The blog says: It (CLTS approach) rejects sanitation subsidies; instead it mobilizes communities through emotions like shame and disgust. It shows people how they are literally eating their neighbour's shit, and how this makes them ill and stunts their children. It finds community representatives to trigger these messages, and rouses the community to adopt better hygiene habits, including menstrual hygiene. The answer is local empowerment, not a tsunami of toiletisation.
(timesofindia.indiatimes.com/india/What-B...cleshow/50620503.cms)
Many may not agree with me, but I personally disapprove use of shame and disgust emotions. They play with human dignity. It is now said: sanitation is dignity.
On the other hand, Lauren Yamagata of Plan International, USA, cites impressive progress of Cambodia in the field of sanitation. Writing under the caption of Toilet tales from the field, Lauren highlights the Cambodia Rural Sanitation and Hygiene Improvement Program (CRSHIP), an eight-year program funded by the Global Sanitation Fund (GSF) of the Water Supply and Sanitation Collaborative Council (WSSCC), for which Plan International Cambodia serves as the Executing Agency in Cambodia.
(www.theguardian.com/wsscc-partner-zone/2...tales-from-the-field)

[Extracted data entries]
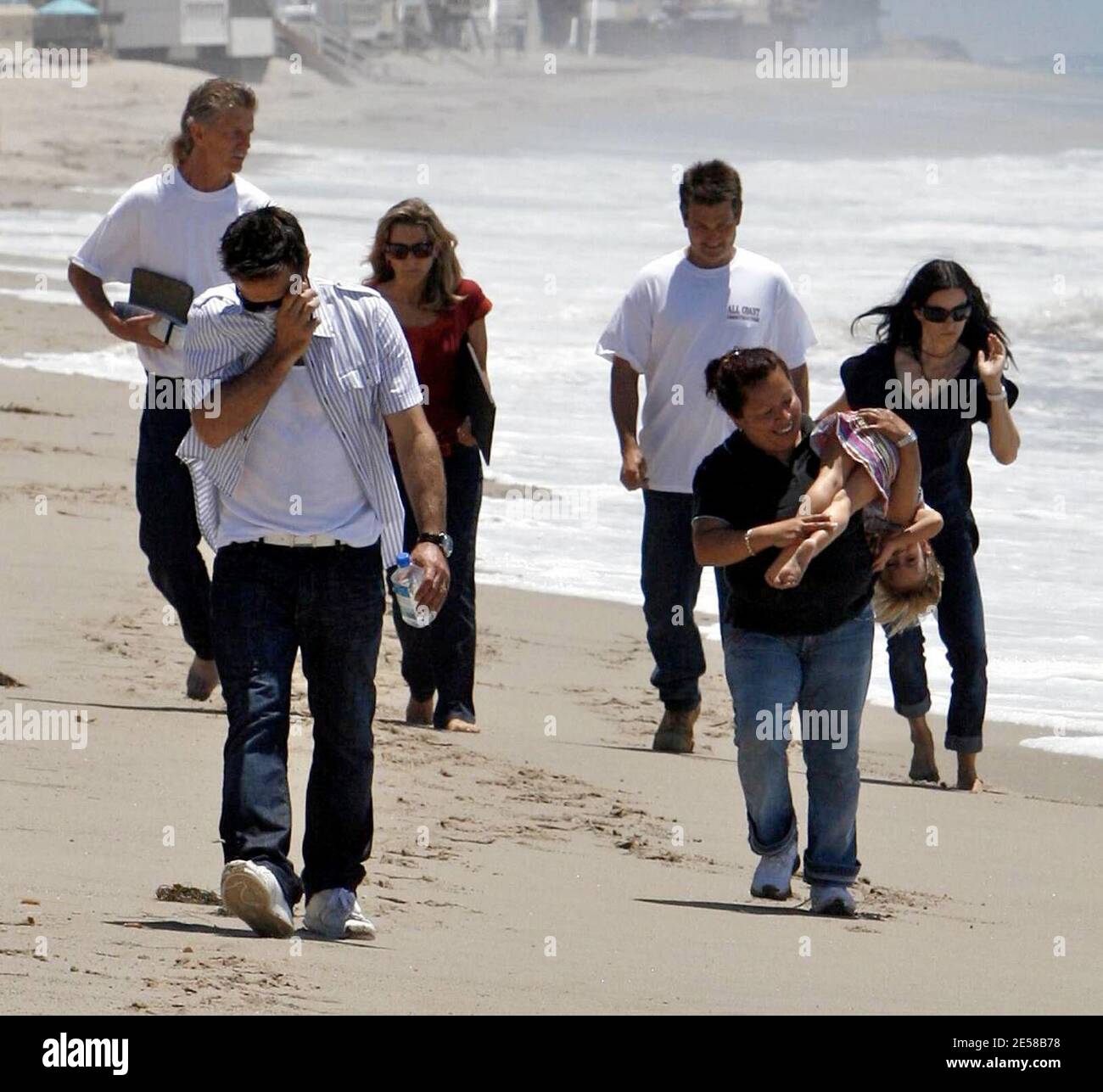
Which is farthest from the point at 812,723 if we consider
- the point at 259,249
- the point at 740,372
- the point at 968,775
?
the point at 968,775

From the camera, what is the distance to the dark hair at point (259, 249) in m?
4.02

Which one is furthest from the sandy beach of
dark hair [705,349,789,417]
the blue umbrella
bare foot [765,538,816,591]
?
the blue umbrella

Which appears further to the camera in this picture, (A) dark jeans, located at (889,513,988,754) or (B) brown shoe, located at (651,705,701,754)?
(B) brown shoe, located at (651,705,701,754)

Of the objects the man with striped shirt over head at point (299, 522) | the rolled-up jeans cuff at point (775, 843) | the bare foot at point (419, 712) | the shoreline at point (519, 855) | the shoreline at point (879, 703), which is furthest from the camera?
the shoreline at point (879, 703)

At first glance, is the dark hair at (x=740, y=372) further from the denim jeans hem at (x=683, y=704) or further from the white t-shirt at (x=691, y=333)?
the denim jeans hem at (x=683, y=704)

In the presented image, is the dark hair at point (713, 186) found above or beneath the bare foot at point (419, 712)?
above

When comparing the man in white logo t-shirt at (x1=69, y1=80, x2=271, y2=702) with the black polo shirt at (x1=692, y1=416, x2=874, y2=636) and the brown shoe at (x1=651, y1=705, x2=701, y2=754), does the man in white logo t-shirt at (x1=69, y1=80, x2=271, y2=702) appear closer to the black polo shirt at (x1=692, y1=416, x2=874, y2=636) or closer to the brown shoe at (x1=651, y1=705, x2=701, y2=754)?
the brown shoe at (x1=651, y1=705, x2=701, y2=754)

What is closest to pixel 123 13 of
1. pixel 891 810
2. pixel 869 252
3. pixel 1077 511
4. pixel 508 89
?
pixel 508 89

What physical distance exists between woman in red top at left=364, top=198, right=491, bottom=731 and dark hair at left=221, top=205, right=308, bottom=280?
6.61 ft

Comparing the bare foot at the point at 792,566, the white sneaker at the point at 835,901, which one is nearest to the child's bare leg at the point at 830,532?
the bare foot at the point at 792,566

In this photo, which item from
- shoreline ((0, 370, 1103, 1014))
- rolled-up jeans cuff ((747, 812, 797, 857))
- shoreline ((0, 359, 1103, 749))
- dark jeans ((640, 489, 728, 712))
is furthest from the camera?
shoreline ((0, 359, 1103, 749))

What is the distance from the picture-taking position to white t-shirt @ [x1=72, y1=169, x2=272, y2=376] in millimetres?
5828

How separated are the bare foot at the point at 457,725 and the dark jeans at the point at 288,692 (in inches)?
85.1

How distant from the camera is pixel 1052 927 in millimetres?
4754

Given instruction:
Quote the excerpt on sanitation approaches in full, word for word. The material above is separate from the excerpt on sanitation approaches.

Response:
The blog says: It (CLTS approach) rejects sanitation subsidies; instead it mobilizes communities through emotions like shame and disgust. It shows people how they are literally eating their neighbour's shit, and how this makes them ill and stunts their children. It finds community representatives to trigger these messages, and rouses the community to adopt better hygiene habits, including menstrual hygiene. The answer is local empowerment, not a tsunami of toiletisation.
(timesofindia.indiatimes.com/india/What-B...cleshow/50620503.cms)
Many may not agree with me, but I personally disapprove use of shame and disgust emotions. They play with human dignity. It is now said: sanitation is dignity.
On the other hand, Lauren Yamagata of Plan International, USA, cites impressive progress of Cambodia in the field of sanitation. Writing under the caption of Toilet tales from the field, Lauren highlights the Cambodia Rural Sanitation and Hygiene Improvement Program (CRSHIP), an eight-year program funded by the Global Sanitation Fund (GSF) of the Water Supply and Sanitation Collaborative Council (WSSCC), for which Plan International Cambodia serves as the Executing Agency in Cambodia.
(www.theguardian.com/wsscc-partner-zone/2...tales-from-the-field)